Fast food e sostenibilità, si può fare di più

Un studio congiunto di FAIRR e Ceres sulle sei più importanti catene ha messo in evidenza grandi miglioramenti, anche se la strada è ancora lunga
Fast food e sostenibilità, si può fare di più

McDonald’s, Chipotle, Domino’s, Wendy’s, Burger King e Yum! Brands, (KFC, Pizza Hut e Taco Bell) sono state le sei catene di fast food oggetto di uno studio nella sostenibilità che ha mostrato risultati piuttosto incoraggianti.

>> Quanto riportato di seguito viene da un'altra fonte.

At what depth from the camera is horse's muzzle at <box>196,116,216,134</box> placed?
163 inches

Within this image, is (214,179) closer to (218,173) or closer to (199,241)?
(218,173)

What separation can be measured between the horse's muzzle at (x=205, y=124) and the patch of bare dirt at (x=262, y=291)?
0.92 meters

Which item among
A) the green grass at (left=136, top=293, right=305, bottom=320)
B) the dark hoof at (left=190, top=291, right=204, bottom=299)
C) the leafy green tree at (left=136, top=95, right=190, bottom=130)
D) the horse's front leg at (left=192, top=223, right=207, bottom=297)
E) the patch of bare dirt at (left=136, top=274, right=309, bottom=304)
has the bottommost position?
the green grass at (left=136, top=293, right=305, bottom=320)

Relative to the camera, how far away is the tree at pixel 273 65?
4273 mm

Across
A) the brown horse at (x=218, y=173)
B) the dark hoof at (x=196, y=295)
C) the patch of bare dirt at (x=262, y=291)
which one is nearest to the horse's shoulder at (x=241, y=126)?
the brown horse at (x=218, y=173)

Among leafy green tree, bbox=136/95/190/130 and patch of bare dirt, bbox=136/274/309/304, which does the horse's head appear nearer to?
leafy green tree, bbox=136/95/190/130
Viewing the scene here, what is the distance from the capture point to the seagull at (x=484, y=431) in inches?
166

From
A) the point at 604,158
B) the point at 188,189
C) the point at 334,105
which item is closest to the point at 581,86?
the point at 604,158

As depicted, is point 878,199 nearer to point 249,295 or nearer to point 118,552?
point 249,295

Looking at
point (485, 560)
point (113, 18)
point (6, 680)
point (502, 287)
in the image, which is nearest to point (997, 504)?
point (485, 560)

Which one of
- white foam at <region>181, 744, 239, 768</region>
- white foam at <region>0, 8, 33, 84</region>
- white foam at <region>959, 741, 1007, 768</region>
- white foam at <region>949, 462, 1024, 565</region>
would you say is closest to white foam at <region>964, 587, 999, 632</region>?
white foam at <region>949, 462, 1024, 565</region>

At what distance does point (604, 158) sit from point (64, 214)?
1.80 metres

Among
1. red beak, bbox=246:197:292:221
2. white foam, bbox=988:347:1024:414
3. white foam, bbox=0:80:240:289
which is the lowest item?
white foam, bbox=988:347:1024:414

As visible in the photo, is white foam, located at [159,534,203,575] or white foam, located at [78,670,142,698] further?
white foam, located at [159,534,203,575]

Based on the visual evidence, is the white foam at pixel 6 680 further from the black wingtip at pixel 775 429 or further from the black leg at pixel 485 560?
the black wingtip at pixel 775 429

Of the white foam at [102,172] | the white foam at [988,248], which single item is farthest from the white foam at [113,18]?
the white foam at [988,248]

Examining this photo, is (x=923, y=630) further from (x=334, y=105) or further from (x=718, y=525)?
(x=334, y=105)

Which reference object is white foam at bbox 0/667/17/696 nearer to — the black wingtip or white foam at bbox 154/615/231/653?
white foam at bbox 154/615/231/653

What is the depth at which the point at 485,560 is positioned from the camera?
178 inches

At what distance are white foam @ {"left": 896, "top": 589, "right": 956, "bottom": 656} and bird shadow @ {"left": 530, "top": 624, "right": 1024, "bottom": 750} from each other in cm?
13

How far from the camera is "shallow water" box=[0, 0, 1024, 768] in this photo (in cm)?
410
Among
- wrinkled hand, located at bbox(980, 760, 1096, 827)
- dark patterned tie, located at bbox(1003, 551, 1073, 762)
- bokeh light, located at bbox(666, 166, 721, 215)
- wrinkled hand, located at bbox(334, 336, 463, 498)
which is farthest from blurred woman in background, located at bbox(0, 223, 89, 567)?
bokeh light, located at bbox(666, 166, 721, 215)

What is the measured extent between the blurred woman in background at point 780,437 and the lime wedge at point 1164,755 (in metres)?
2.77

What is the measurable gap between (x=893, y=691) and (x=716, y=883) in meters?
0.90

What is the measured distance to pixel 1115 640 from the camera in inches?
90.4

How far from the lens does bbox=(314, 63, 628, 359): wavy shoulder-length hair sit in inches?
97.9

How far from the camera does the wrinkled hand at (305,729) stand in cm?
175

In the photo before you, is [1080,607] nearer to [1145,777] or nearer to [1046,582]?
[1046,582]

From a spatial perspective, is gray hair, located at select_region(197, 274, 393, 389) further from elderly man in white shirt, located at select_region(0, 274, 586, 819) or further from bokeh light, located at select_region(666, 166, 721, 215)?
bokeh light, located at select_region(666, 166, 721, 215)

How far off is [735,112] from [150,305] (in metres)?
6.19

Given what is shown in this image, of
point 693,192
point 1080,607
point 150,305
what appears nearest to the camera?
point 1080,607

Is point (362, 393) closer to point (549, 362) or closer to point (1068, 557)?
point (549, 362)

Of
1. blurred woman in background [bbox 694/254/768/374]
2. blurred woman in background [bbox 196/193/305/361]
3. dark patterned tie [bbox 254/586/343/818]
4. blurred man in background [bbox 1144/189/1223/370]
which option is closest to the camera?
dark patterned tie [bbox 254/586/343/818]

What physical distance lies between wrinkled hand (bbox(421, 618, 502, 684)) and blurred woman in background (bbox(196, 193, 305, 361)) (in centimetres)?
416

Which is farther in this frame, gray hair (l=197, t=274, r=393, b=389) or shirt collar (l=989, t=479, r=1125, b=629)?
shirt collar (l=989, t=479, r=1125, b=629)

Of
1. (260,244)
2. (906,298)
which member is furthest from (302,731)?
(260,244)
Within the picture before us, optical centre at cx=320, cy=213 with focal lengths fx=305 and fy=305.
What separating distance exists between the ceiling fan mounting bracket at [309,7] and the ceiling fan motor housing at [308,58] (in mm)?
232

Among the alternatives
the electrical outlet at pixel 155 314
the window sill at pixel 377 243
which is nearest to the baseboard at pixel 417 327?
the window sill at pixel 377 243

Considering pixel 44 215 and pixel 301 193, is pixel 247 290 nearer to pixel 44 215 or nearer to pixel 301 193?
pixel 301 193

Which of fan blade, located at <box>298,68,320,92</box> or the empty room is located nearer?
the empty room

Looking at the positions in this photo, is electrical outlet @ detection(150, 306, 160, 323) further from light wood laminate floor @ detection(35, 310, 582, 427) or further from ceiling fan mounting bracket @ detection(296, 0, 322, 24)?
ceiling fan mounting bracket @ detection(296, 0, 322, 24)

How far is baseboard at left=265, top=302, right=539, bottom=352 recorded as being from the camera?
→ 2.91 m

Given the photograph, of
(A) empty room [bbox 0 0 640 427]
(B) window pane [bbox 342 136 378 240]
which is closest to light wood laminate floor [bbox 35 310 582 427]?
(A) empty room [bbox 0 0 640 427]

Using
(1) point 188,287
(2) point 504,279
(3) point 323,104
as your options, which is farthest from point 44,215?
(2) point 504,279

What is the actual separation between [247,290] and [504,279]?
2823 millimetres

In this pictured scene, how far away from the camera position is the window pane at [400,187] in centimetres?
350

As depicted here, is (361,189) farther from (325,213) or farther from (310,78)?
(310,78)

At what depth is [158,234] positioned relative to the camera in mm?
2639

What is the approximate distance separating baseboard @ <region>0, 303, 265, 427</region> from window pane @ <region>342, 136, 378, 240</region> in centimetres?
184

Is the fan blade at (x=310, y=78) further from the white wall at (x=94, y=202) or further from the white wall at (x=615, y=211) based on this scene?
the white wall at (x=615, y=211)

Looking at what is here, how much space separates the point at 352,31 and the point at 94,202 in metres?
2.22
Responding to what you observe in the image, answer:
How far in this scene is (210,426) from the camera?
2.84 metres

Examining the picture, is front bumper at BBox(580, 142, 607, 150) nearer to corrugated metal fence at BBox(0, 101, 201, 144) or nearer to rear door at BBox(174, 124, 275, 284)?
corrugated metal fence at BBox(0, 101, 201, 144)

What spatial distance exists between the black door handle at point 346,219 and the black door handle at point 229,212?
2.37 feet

IMPEGNO SOCIALE E AMBIENTALE

Promotori dello studio sono stati, in forma congiunta, FAIRR, un network di investitori focalizzati nella ESG (Environmental, Social and Corporate Governance) con un totale di 38 trilioni di dollari di asset in gestione e Ceres, una rete composta da 195 investitori istituzionali con un focus particolare sui cambiamenti climatici, che gestisce asset per 37 trilioni di dollari.

MANCA ALL’APPELLO SOLO BURGER KING

Lo studio, lanciato a gennaio 2019, aveva evidenziato dopo il primo anno che solo McDonald’s aveva intrapreso azioni concrete su basi scientifiche per ridurre le emissioni.

Già dopo il secondo anno la situazione è notevolmente migliorata. Attualmente infatti, pare che manchi all’appello solo Burger King, che ha comunque annunciato che un piano di riduzione delle emissioni a livello globale, resta solo da capire quando, mentre gli altri quattro format negli ultimi mesi hanno lanciato diverse iniziative per ridurre l’impatto ambientale delle filiere e dei punti vendita

MA LA STRADA È ANCORA LUNGA

Nel loro rapporto, FAIRR e Ceres hanno comunque affermato che le sei società non soddisfano le raccomandazioni sull’informativa finanziaria aziendale relative al clima sviluppate dalla Task Force on Climate-Related Financial Disclosures (TCFD).

Il rapporto afferma che ci sono stati “progressi limitati” nell’analisi del rischio climatico allineata al TCFD da parte di tutti e sei i marchi, descrivendo la situazione come “preoccupante” per gli investitori “dato che le società del Regno Unito saranno legalmente obbligate a fare rapporto alla sopracitata TCFD entro il 2025” e anche negli Usa si è iniziato a valutare di inserire regolamentazioni simili.

Allo stesso modo, mentre tutti e sei i brand ora riconoscono la rilevanza dei rischi idrici per le loro catene di approvvigionamento“, la metà di loro non ha rivelato alcuna valutazione di tali rischi, afferma il rapporto. Gli sforzi per ridurre l’uso dell’acqua nella catena di approvvigionamento e l’inquinamento idrico sono stati “limitati in scala e portata“, stabilisce il rapporto.